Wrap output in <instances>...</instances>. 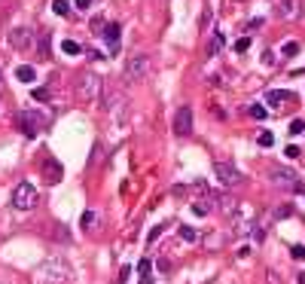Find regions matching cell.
Returning a JSON list of instances; mask_svg holds the SVG:
<instances>
[{
  "mask_svg": "<svg viewBox=\"0 0 305 284\" xmlns=\"http://www.w3.org/2000/svg\"><path fill=\"white\" fill-rule=\"evenodd\" d=\"M6 40H9V46H13V49L25 52V49L34 46V31H31V28H16V31H9Z\"/></svg>",
  "mask_w": 305,
  "mask_h": 284,
  "instance_id": "obj_10",
  "label": "cell"
},
{
  "mask_svg": "<svg viewBox=\"0 0 305 284\" xmlns=\"http://www.w3.org/2000/svg\"><path fill=\"white\" fill-rule=\"evenodd\" d=\"M247 113H251V116H253V119H266V116H269V110H266L263 104H253V107H251V110H247Z\"/></svg>",
  "mask_w": 305,
  "mask_h": 284,
  "instance_id": "obj_21",
  "label": "cell"
},
{
  "mask_svg": "<svg viewBox=\"0 0 305 284\" xmlns=\"http://www.w3.org/2000/svg\"><path fill=\"white\" fill-rule=\"evenodd\" d=\"M119 34H122V28H119V21H107V28H104V43L110 46V52H116L119 49Z\"/></svg>",
  "mask_w": 305,
  "mask_h": 284,
  "instance_id": "obj_12",
  "label": "cell"
},
{
  "mask_svg": "<svg viewBox=\"0 0 305 284\" xmlns=\"http://www.w3.org/2000/svg\"><path fill=\"white\" fill-rule=\"evenodd\" d=\"M299 9H302V0H281L275 16L284 19V21H293V19H299Z\"/></svg>",
  "mask_w": 305,
  "mask_h": 284,
  "instance_id": "obj_11",
  "label": "cell"
},
{
  "mask_svg": "<svg viewBox=\"0 0 305 284\" xmlns=\"http://www.w3.org/2000/svg\"><path fill=\"white\" fill-rule=\"evenodd\" d=\"M290 257L302 263V260H305V247H302V245H293V247H290Z\"/></svg>",
  "mask_w": 305,
  "mask_h": 284,
  "instance_id": "obj_23",
  "label": "cell"
},
{
  "mask_svg": "<svg viewBox=\"0 0 305 284\" xmlns=\"http://www.w3.org/2000/svg\"><path fill=\"white\" fill-rule=\"evenodd\" d=\"M266 101H269L272 107H278V110H281V104H290L293 95H290V92H284V89H272V92H266Z\"/></svg>",
  "mask_w": 305,
  "mask_h": 284,
  "instance_id": "obj_13",
  "label": "cell"
},
{
  "mask_svg": "<svg viewBox=\"0 0 305 284\" xmlns=\"http://www.w3.org/2000/svg\"><path fill=\"white\" fill-rule=\"evenodd\" d=\"M174 134H180V138L193 134V107L189 104L177 107V113H174Z\"/></svg>",
  "mask_w": 305,
  "mask_h": 284,
  "instance_id": "obj_9",
  "label": "cell"
},
{
  "mask_svg": "<svg viewBox=\"0 0 305 284\" xmlns=\"http://www.w3.org/2000/svg\"><path fill=\"white\" fill-rule=\"evenodd\" d=\"M73 6L76 9H89V6H92V0H73Z\"/></svg>",
  "mask_w": 305,
  "mask_h": 284,
  "instance_id": "obj_34",
  "label": "cell"
},
{
  "mask_svg": "<svg viewBox=\"0 0 305 284\" xmlns=\"http://www.w3.org/2000/svg\"><path fill=\"white\" fill-rule=\"evenodd\" d=\"M214 202L220 205V214H226V217H232L235 208H238V205H235V199H229V196H214Z\"/></svg>",
  "mask_w": 305,
  "mask_h": 284,
  "instance_id": "obj_15",
  "label": "cell"
},
{
  "mask_svg": "<svg viewBox=\"0 0 305 284\" xmlns=\"http://www.w3.org/2000/svg\"><path fill=\"white\" fill-rule=\"evenodd\" d=\"M40 52H43V58L49 55V34H40Z\"/></svg>",
  "mask_w": 305,
  "mask_h": 284,
  "instance_id": "obj_27",
  "label": "cell"
},
{
  "mask_svg": "<svg viewBox=\"0 0 305 284\" xmlns=\"http://www.w3.org/2000/svg\"><path fill=\"white\" fill-rule=\"evenodd\" d=\"M223 43H226V37L220 31H214V37H211V46H208V55H217L220 49H223Z\"/></svg>",
  "mask_w": 305,
  "mask_h": 284,
  "instance_id": "obj_17",
  "label": "cell"
},
{
  "mask_svg": "<svg viewBox=\"0 0 305 284\" xmlns=\"http://www.w3.org/2000/svg\"><path fill=\"white\" fill-rule=\"evenodd\" d=\"M256 28H263V19H251V25H247V31H256Z\"/></svg>",
  "mask_w": 305,
  "mask_h": 284,
  "instance_id": "obj_35",
  "label": "cell"
},
{
  "mask_svg": "<svg viewBox=\"0 0 305 284\" xmlns=\"http://www.w3.org/2000/svg\"><path fill=\"white\" fill-rule=\"evenodd\" d=\"M247 49H251V37H241L235 43V52H247Z\"/></svg>",
  "mask_w": 305,
  "mask_h": 284,
  "instance_id": "obj_28",
  "label": "cell"
},
{
  "mask_svg": "<svg viewBox=\"0 0 305 284\" xmlns=\"http://www.w3.org/2000/svg\"><path fill=\"white\" fill-rule=\"evenodd\" d=\"M104 28H107V21L101 19V16H98V19H92V31H101V34H104Z\"/></svg>",
  "mask_w": 305,
  "mask_h": 284,
  "instance_id": "obj_29",
  "label": "cell"
},
{
  "mask_svg": "<svg viewBox=\"0 0 305 284\" xmlns=\"http://www.w3.org/2000/svg\"><path fill=\"white\" fill-rule=\"evenodd\" d=\"M61 49H64L67 55H76V52H83V46H80V43H73V40H64V43H61Z\"/></svg>",
  "mask_w": 305,
  "mask_h": 284,
  "instance_id": "obj_20",
  "label": "cell"
},
{
  "mask_svg": "<svg viewBox=\"0 0 305 284\" xmlns=\"http://www.w3.org/2000/svg\"><path fill=\"white\" fill-rule=\"evenodd\" d=\"M34 275H37L40 281L58 284V281H71V278H73V272H71V266H67L61 257H49L46 263H40L37 269H34Z\"/></svg>",
  "mask_w": 305,
  "mask_h": 284,
  "instance_id": "obj_1",
  "label": "cell"
},
{
  "mask_svg": "<svg viewBox=\"0 0 305 284\" xmlns=\"http://www.w3.org/2000/svg\"><path fill=\"white\" fill-rule=\"evenodd\" d=\"M284 55H296L299 52V43H284V49H281Z\"/></svg>",
  "mask_w": 305,
  "mask_h": 284,
  "instance_id": "obj_30",
  "label": "cell"
},
{
  "mask_svg": "<svg viewBox=\"0 0 305 284\" xmlns=\"http://www.w3.org/2000/svg\"><path fill=\"white\" fill-rule=\"evenodd\" d=\"M150 269H153V263H150V260H141V263H138V272H141V278H146V275H150Z\"/></svg>",
  "mask_w": 305,
  "mask_h": 284,
  "instance_id": "obj_26",
  "label": "cell"
},
{
  "mask_svg": "<svg viewBox=\"0 0 305 284\" xmlns=\"http://www.w3.org/2000/svg\"><path fill=\"white\" fill-rule=\"evenodd\" d=\"M52 13L55 16H71V3H67V0H52Z\"/></svg>",
  "mask_w": 305,
  "mask_h": 284,
  "instance_id": "obj_18",
  "label": "cell"
},
{
  "mask_svg": "<svg viewBox=\"0 0 305 284\" xmlns=\"http://www.w3.org/2000/svg\"><path fill=\"white\" fill-rule=\"evenodd\" d=\"M275 144V134L272 132H263V134H259V147H272Z\"/></svg>",
  "mask_w": 305,
  "mask_h": 284,
  "instance_id": "obj_25",
  "label": "cell"
},
{
  "mask_svg": "<svg viewBox=\"0 0 305 284\" xmlns=\"http://www.w3.org/2000/svg\"><path fill=\"white\" fill-rule=\"evenodd\" d=\"M128 101H126V95L122 92H107V98H104V110L110 113V116H116V122H126V116H128Z\"/></svg>",
  "mask_w": 305,
  "mask_h": 284,
  "instance_id": "obj_7",
  "label": "cell"
},
{
  "mask_svg": "<svg viewBox=\"0 0 305 284\" xmlns=\"http://www.w3.org/2000/svg\"><path fill=\"white\" fill-rule=\"evenodd\" d=\"M18 126H21V132H25L28 138H37V132L46 129V116L37 113V110H21L18 113Z\"/></svg>",
  "mask_w": 305,
  "mask_h": 284,
  "instance_id": "obj_4",
  "label": "cell"
},
{
  "mask_svg": "<svg viewBox=\"0 0 305 284\" xmlns=\"http://www.w3.org/2000/svg\"><path fill=\"white\" fill-rule=\"evenodd\" d=\"M16 76L21 79V83H34L37 79V71H34L31 64H18V71H16Z\"/></svg>",
  "mask_w": 305,
  "mask_h": 284,
  "instance_id": "obj_16",
  "label": "cell"
},
{
  "mask_svg": "<svg viewBox=\"0 0 305 284\" xmlns=\"http://www.w3.org/2000/svg\"><path fill=\"white\" fill-rule=\"evenodd\" d=\"M177 232H180V238H183V242H196V238H198V232H196V226H186V223H183V226H180V229H177Z\"/></svg>",
  "mask_w": 305,
  "mask_h": 284,
  "instance_id": "obj_19",
  "label": "cell"
},
{
  "mask_svg": "<svg viewBox=\"0 0 305 284\" xmlns=\"http://www.w3.org/2000/svg\"><path fill=\"white\" fill-rule=\"evenodd\" d=\"M214 174L220 177L223 187H241V184H244V177H241L238 168H235L232 162H223V159H217V162H214Z\"/></svg>",
  "mask_w": 305,
  "mask_h": 284,
  "instance_id": "obj_5",
  "label": "cell"
},
{
  "mask_svg": "<svg viewBox=\"0 0 305 284\" xmlns=\"http://www.w3.org/2000/svg\"><path fill=\"white\" fill-rule=\"evenodd\" d=\"M272 184L278 187V189H287V192H299L302 189V184H299V177L290 171V168H272Z\"/></svg>",
  "mask_w": 305,
  "mask_h": 284,
  "instance_id": "obj_8",
  "label": "cell"
},
{
  "mask_svg": "<svg viewBox=\"0 0 305 284\" xmlns=\"http://www.w3.org/2000/svg\"><path fill=\"white\" fill-rule=\"evenodd\" d=\"M43 174H46L49 184H58L61 180V165L55 162V159H46V162H43Z\"/></svg>",
  "mask_w": 305,
  "mask_h": 284,
  "instance_id": "obj_14",
  "label": "cell"
},
{
  "mask_svg": "<svg viewBox=\"0 0 305 284\" xmlns=\"http://www.w3.org/2000/svg\"><path fill=\"white\" fill-rule=\"evenodd\" d=\"M141 284H153V278H150V275H146V278H141Z\"/></svg>",
  "mask_w": 305,
  "mask_h": 284,
  "instance_id": "obj_36",
  "label": "cell"
},
{
  "mask_svg": "<svg viewBox=\"0 0 305 284\" xmlns=\"http://www.w3.org/2000/svg\"><path fill=\"white\" fill-rule=\"evenodd\" d=\"M101 89H104V86H101V76H98V74H92V71L80 74V83H76V92H80V98L95 101Z\"/></svg>",
  "mask_w": 305,
  "mask_h": 284,
  "instance_id": "obj_6",
  "label": "cell"
},
{
  "mask_svg": "<svg viewBox=\"0 0 305 284\" xmlns=\"http://www.w3.org/2000/svg\"><path fill=\"white\" fill-rule=\"evenodd\" d=\"M290 134H305V122L302 119H293L290 122Z\"/></svg>",
  "mask_w": 305,
  "mask_h": 284,
  "instance_id": "obj_24",
  "label": "cell"
},
{
  "mask_svg": "<svg viewBox=\"0 0 305 284\" xmlns=\"http://www.w3.org/2000/svg\"><path fill=\"white\" fill-rule=\"evenodd\" d=\"M34 98H37V101H46L49 92H46V89H34Z\"/></svg>",
  "mask_w": 305,
  "mask_h": 284,
  "instance_id": "obj_31",
  "label": "cell"
},
{
  "mask_svg": "<svg viewBox=\"0 0 305 284\" xmlns=\"http://www.w3.org/2000/svg\"><path fill=\"white\" fill-rule=\"evenodd\" d=\"M284 156H290V159H296V156H299V147H293V144H290V147H287V150H284Z\"/></svg>",
  "mask_w": 305,
  "mask_h": 284,
  "instance_id": "obj_33",
  "label": "cell"
},
{
  "mask_svg": "<svg viewBox=\"0 0 305 284\" xmlns=\"http://www.w3.org/2000/svg\"><path fill=\"white\" fill-rule=\"evenodd\" d=\"M146 71H150V55H131V58L126 61V67H122V79L126 83H141V79L146 76Z\"/></svg>",
  "mask_w": 305,
  "mask_h": 284,
  "instance_id": "obj_3",
  "label": "cell"
},
{
  "mask_svg": "<svg viewBox=\"0 0 305 284\" xmlns=\"http://www.w3.org/2000/svg\"><path fill=\"white\" fill-rule=\"evenodd\" d=\"M37 187L31 184V180H21V184H16L13 189V208L16 211H31V208H37Z\"/></svg>",
  "mask_w": 305,
  "mask_h": 284,
  "instance_id": "obj_2",
  "label": "cell"
},
{
  "mask_svg": "<svg viewBox=\"0 0 305 284\" xmlns=\"http://www.w3.org/2000/svg\"><path fill=\"white\" fill-rule=\"evenodd\" d=\"M266 278H269V284H281V281H278V272H275V269H269V272H266Z\"/></svg>",
  "mask_w": 305,
  "mask_h": 284,
  "instance_id": "obj_32",
  "label": "cell"
},
{
  "mask_svg": "<svg viewBox=\"0 0 305 284\" xmlns=\"http://www.w3.org/2000/svg\"><path fill=\"white\" fill-rule=\"evenodd\" d=\"M80 223H83V229H89V226H95V214H92V211H83Z\"/></svg>",
  "mask_w": 305,
  "mask_h": 284,
  "instance_id": "obj_22",
  "label": "cell"
}]
</instances>
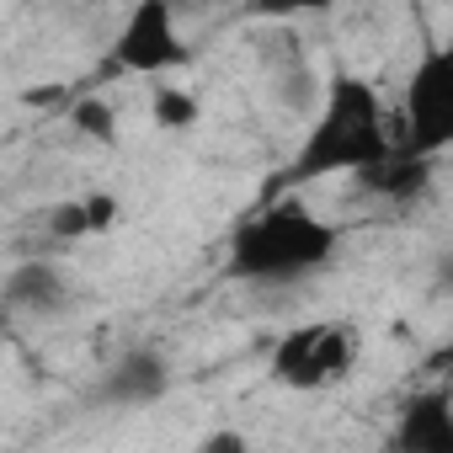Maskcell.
<instances>
[{
    "label": "cell",
    "mask_w": 453,
    "mask_h": 453,
    "mask_svg": "<svg viewBox=\"0 0 453 453\" xmlns=\"http://www.w3.org/2000/svg\"><path fill=\"white\" fill-rule=\"evenodd\" d=\"M165 389H171V368L160 352H128L102 379V400H112V405H155V400H165Z\"/></svg>",
    "instance_id": "cell-8"
},
{
    "label": "cell",
    "mask_w": 453,
    "mask_h": 453,
    "mask_svg": "<svg viewBox=\"0 0 453 453\" xmlns=\"http://www.w3.org/2000/svg\"><path fill=\"white\" fill-rule=\"evenodd\" d=\"M112 224H118V197L112 192H81V197H70L49 213L54 241H91V235H107Z\"/></svg>",
    "instance_id": "cell-10"
},
{
    "label": "cell",
    "mask_w": 453,
    "mask_h": 453,
    "mask_svg": "<svg viewBox=\"0 0 453 453\" xmlns=\"http://www.w3.org/2000/svg\"><path fill=\"white\" fill-rule=\"evenodd\" d=\"M342 246V230L310 213L304 203H273L257 219H246L230 241V273L257 283H288L315 267H326Z\"/></svg>",
    "instance_id": "cell-2"
},
{
    "label": "cell",
    "mask_w": 453,
    "mask_h": 453,
    "mask_svg": "<svg viewBox=\"0 0 453 453\" xmlns=\"http://www.w3.org/2000/svg\"><path fill=\"white\" fill-rule=\"evenodd\" d=\"M389 123H384V96L352 75V70H336L331 86H326V107L315 118V128L304 134L294 165H288V187L299 181H320V176H342V171H363L368 160H379L389 150Z\"/></svg>",
    "instance_id": "cell-1"
},
{
    "label": "cell",
    "mask_w": 453,
    "mask_h": 453,
    "mask_svg": "<svg viewBox=\"0 0 453 453\" xmlns=\"http://www.w3.org/2000/svg\"><path fill=\"white\" fill-rule=\"evenodd\" d=\"M6 326H12V310H6V304H0V336H6Z\"/></svg>",
    "instance_id": "cell-15"
},
{
    "label": "cell",
    "mask_w": 453,
    "mask_h": 453,
    "mask_svg": "<svg viewBox=\"0 0 453 453\" xmlns=\"http://www.w3.org/2000/svg\"><path fill=\"white\" fill-rule=\"evenodd\" d=\"M331 6H342V0H251V12L257 17H304V12H331Z\"/></svg>",
    "instance_id": "cell-13"
},
{
    "label": "cell",
    "mask_w": 453,
    "mask_h": 453,
    "mask_svg": "<svg viewBox=\"0 0 453 453\" xmlns=\"http://www.w3.org/2000/svg\"><path fill=\"white\" fill-rule=\"evenodd\" d=\"M448 144H453V54L442 43H432L421 54V65L411 70V86H405V139H400V150L437 160Z\"/></svg>",
    "instance_id": "cell-4"
},
{
    "label": "cell",
    "mask_w": 453,
    "mask_h": 453,
    "mask_svg": "<svg viewBox=\"0 0 453 453\" xmlns=\"http://www.w3.org/2000/svg\"><path fill=\"white\" fill-rule=\"evenodd\" d=\"M352 176H357L368 192L405 203V197H421V192H426V181H432V155H411V150L389 144L379 160H368V165L352 171Z\"/></svg>",
    "instance_id": "cell-9"
},
{
    "label": "cell",
    "mask_w": 453,
    "mask_h": 453,
    "mask_svg": "<svg viewBox=\"0 0 453 453\" xmlns=\"http://www.w3.org/2000/svg\"><path fill=\"white\" fill-rule=\"evenodd\" d=\"M155 123L160 128H192L197 123V96H187L176 86H160L155 91Z\"/></svg>",
    "instance_id": "cell-12"
},
{
    "label": "cell",
    "mask_w": 453,
    "mask_h": 453,
    "mask_svg": "<svg viewBox=\"0 0 453 453\" xmlns=\"http://www.w3.org/2000/svg\"><path fill=\"white\" fill-rule=\"evenodd\" d=\"M347 368H352V331L336 326V320L299 326L273 347V379L288 384V389L336 384V379H347Z\"/></svg>",
    "instance_id": "cell-5"
},
{
    "label": "cell",
    "mask_w": 453,
    "mask_h": 453,
    "mask_svg": "<svg viewBox=\"0 0 453 453\" xmlns=\"http://www.w3.org/2000/svg\"><path fill=\"white\" fill-rule=\"evenodd\" d=\"M395 448L400 453H453V400H448V389H421L400 405Z\"/></svg>",
    "instance_id": "cell-6"
},
{
    "label": "cell",
    "mask_w": 453,
    "mask_h": 453,
    "mask_svg": "<svg viewBox=\"0 0 453 453\" xmlns=\"http://www.w3.org/2000/svg\"><path fill=\"white\" fill-rule=\"evenodd\" d=\"M203 448H208V453H224V448H230V453H246V437H241V432H219V437H203Z\"/></svg>",
    "instance_id": "cell-14"
},
{
    "label": "cell",
    "mask_w": 453,
    "mask_h": 453,
    "mask_svg": "<svg viewBox=\"0 0 453 453\" xmlns=\"http://www.w3.org/2000/svg\"><path fill=\"white\" fill-rule=\"evenodd\" d=\"M0 304L12 315H54V310L70 304V283L54 262H22L0 283Z\"/></svg>",
    "instance_id": "cell-7"
},
{
    "label": "cell",
    "mask_w": 453,
    "mask_h": 453,
    "mask_svg": "<svg viewBox=\"0 0 453 453\" xmlns=\"http://www.w3.org/2000/svg\"><path fill=\"white\" fill-rule=\"evenodd\" d=\"M181 59H187V38L176 27V6L171 0H134L123 33L102 59V75H160L176 70Z\"/></svg>",
    "instance_id": "cell-3"
},
{
    "label": "cell",
    "mask_w": 453,
    "mask_h": 453,
    "mask_svg": "<svg viewBox=\"0 0 453 453\" xmlns=\"http://www.w3.org/2000/svg\"><path fill=\"white\" fill-rule=\"evenodd\" d=\"M70 123H75L86 139H96V144H118V112H112L102 96H81V102H70Z\"/></svg>",
    "instance_id": "cell-11"
}]
</instances>
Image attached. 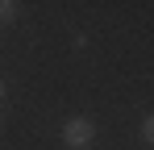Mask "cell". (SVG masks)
I'll list each match as a JSON object with an SVG mask.
<instances>
[{"label": "cell", "instance_id": "obj_1", "mask_svg": "<svg viewBox=\"0 0 154 150\" xmlns=\"http://www.w3.org/2000/svg\"><path fill=\"white\" fill-rule=\"evenodd\" d=\"M63 146L67 150H92L96 146V121L92 117H71L63 125Z\"/></svg>", "mask_w": 154, "mask_h": 150}, {"label": "cell", "instance_id": "obj_2", "mask_svg": "<svg viewBox=\"0 0 154 150\" xmlns=\"http://www.w3.org/2000/svg\"><path fill=\"white\" fill-rule=\"evenodd\" d=\"M17 17H21V4L17 0H0V25H13Z\"/></svg>", "mask_w": 154, "mask_h": 150}, {"label": "cell", "instance_id": "obj_4", "mask_svg": "<svg viewBox=\"0 0 154 150\" xmlns=\"http://www.w3.org/2000/svg\"><path fill=\"white\" fill-rule=\"evenodd\" d=\"M0 96H4V83H0Z\"/></svg>", "mask_w": 154, "mask_h": 150}, {"label": "cell", "instance_id": "obj_3", "mask_svg": "<svg viewBox=\"0 0 154 150\" xmlns=\"http://www.w3.org/2000/svg\"><path fill=\"white\" fill-rule=\"evenodd\" d=\"M142 138H146V142H150V146H154V113H150V117H146V121H142Z\"/></svg>", "mask_w": 154, "mask_h": 150}]
</instances>
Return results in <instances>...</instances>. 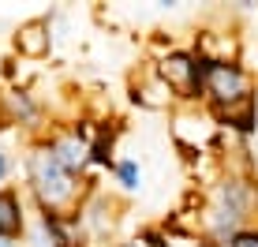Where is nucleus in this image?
<instances>
[{
	"mask_svg": "<svg viewBox=\"0 0 258 247\" xmlns=\"http://www.w3.org/2000/svg\"><path fill=\"white\" fill-rule=\"evenodd\" d=\"M30 183L41 199V210H52L56 214L64 202H71L75 195V172H68L64 165H56V157L49 150L30 157Z\"/></svg>",
	"mask_w": 258,
	"mask_h": 247,
	"instance_id": "f257e3e1",
	"label": "nucleus"
},
{
	"mask_svg": "<svg viewBox=\"0 0 258 247\" xmlns=\"http://www.w3.org/2000/svg\"><path fill=\"white\" fill-rule=\"evenodd\" d=\"M199 79H202V90L217 101V109L251 98V94H247V75H243V68H239V64L199 56Z\"/></svg>",
	"mask_w": 258,
	"mask_h": 247,
	"instance_id": "f03ea898",
	"label": "nucleus"
},
{
	"mask_svg": "<svg viewBox=\"0 0 258 247\" xmlns=\"http://www.w3.org/2000/svg\"><path fill=\"white\" fill-rule=\"evenodd\" d=\"M161 83L168 90L183 94V98H199L202 94V79H199V56L187 52H168L161 60Z\"/></svg>",
	"mask_w": 258,
	"mask_h": 247,
	"instance_id": "7ed1b4c3",
	"label": "nucleus"
},
{
	"mask_svg": "<svg viewBox=\"0 0 258 247\" xmlns=\"http://www.w3.org/2000/svg\"><path fill=\"white\" fill-rule=\"evenodd\" d=\"M247 206H251V191L243 188L239 180H228L225 188H221V206H217V228L225 232V228H232L239 217L247 214Z\"/></svg>",
	"mask_w": 258,
	"mask_h": 247,
	"instance_id": "20e7f679",
	"label": "nucleus"
},
{
	"mask_svg": "<svg viewBox=\"0 0 258 247\" xmlns=\"http://www.w3.org/2000/svg\"><path fill=\"white\" fill-rule=\"evenodd\" d=\"M15 45H19L23 56H45V52H49V23L45 19L23 23L19 34H15Z\"/></svg>",
	"mask_w": 258,
	"mask_h": 247,
	"instance_id": "39448f33",
	"label": "nucleus"
},
{
	"mask_svg": "<svg viewBox=\"0 0 258 247\" xmlns=\"http://www.w3.org/2000/svg\"><path fill=\"white\" fill-rule=\"evenodd\" d=\"M19 232H23V206H19V195L8 188L0 191V240H12Z\"/></svg>",
	"mask_w": 258,
	"mask_h": 247,
	"instance_id": "423d86ee",
	"label": "nucleus"
},
{
	"mask_svg": "<svg viewBox=\"0 0 258 247\" xmlns=\"http://www.w3.org/2000/svg\"><path fill=\"white\" fill-rule=\"evenodd\" d=\"M217 116L225 120V124H232V128H239V131H254L258 109H254L251 98H243V101H236V105H225V109H217Z\"/></svg>",
	"mask_w": 258,
	"mask_h": 247,
	"instance_id": "0eeeda50",
	"label": "nucleus"
},
{
	"mask_svg": "<svg viewBox=\"0 0 258 247\" xmlns=\"http://www.w3.org/2000/svg\"><path fill=\"white\" fill-rule=\"evenodd\" d=\"M49 154L56 157V165H64L68 172H75L79 165L86 161V146L79 143V135H75V139H60V143H52V146H49Z\"/></svg>",
	"mask_w": 258,
	"mask_h": 247,
	"instance_id": "6e6552de",
	"label": "nucleus"
},
{
	"mask_svg": "<svg viewBox=\"0 0 258 247\" xmlns=\"http://www.w3.org/2000/svg\"><path fill=\"white\" fill-rule=\"evenodd\" d=\"M168 86L165 83H150V86H142V90L135 94V101H142V105H150V109H161V105H168Z\"/></svg>",
	"mask_w": 258,
	"mask_h": 247,
	"instance_id": "1a4fd4ad",
	"label": "nucleus"
},
{
	"mask_svg": "<svg viewBox=\"0 0 258 247\" xmlns=\"http://www.w3.org/2000/svg\"><path fill=\"white\" fill-rule=\"evenodd\" d=\"M116 176H120L123 188H139V169H135V161H120V165H116Z\"/></svg>",
	"mask_w": 258,
	"mask_h": 247,
	"instance_id": "9d476101",
	"label": "nucleus"
},
{
	"mask_svg": "<svg viewBox=\"0 0 258 247\" xmlns=\"http://www.w3.org/2000/svg\"><path fill=\"white\" fill-rule=\"evenodd\" d=\"M228 247H258V232H236Z\"/></svg>",
	"mask_w": 258,
	"mask_h": 247,
	"instance_id": "9b49d317",
	"label": "nucleus"
},
{
	"mask_svg": "<svg viewBox=\"0 0 258 247\" xmlns=\"http://www.w3.org/2000/svg\"><path fill=\"white\" fill-rule=\"evenodd\" d=\"M8 176V161H4V154H0V180Z\"/></svg>",
	"mask_w": 258,
	"mask_h": 247,
	"instance_id": "f8f14e48",
	"label": "nucleus"
},
{
	"mask_svg": "<svg viewBox=\"0 0 258 247\" xmlns=\"http://www.w3.org/2000/svg\"><path fill=\"white\" fill-rule=\"evenodd\" d=\"M123 247H142V243H123Z\"/></svg>",
	"mask_w": 258,
	"mask_h": 247,
	"instance_id": "ddd939ff",
	"label": "nucleus"
},
{
	"mask_svg": "<svg viewBox=\"0 0 258 247\" xmlns=\"http://www.w3.org/2000/svg\"><path fill=\"white\" fill-rule=\"evenodd\" d=\"M0 247H8V240H0Z\"/></svg>",
	"mask_w": 258,
	"mask_h": 247,
	"instance_id": "4468645a",
	"label": "nucleus"
}]
</instances>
= = =
_The problem_
Count the lines in the listing above that contain the string "JSON", with uppercase and lowercase treated as different, and give only the number.

_Final answer_
2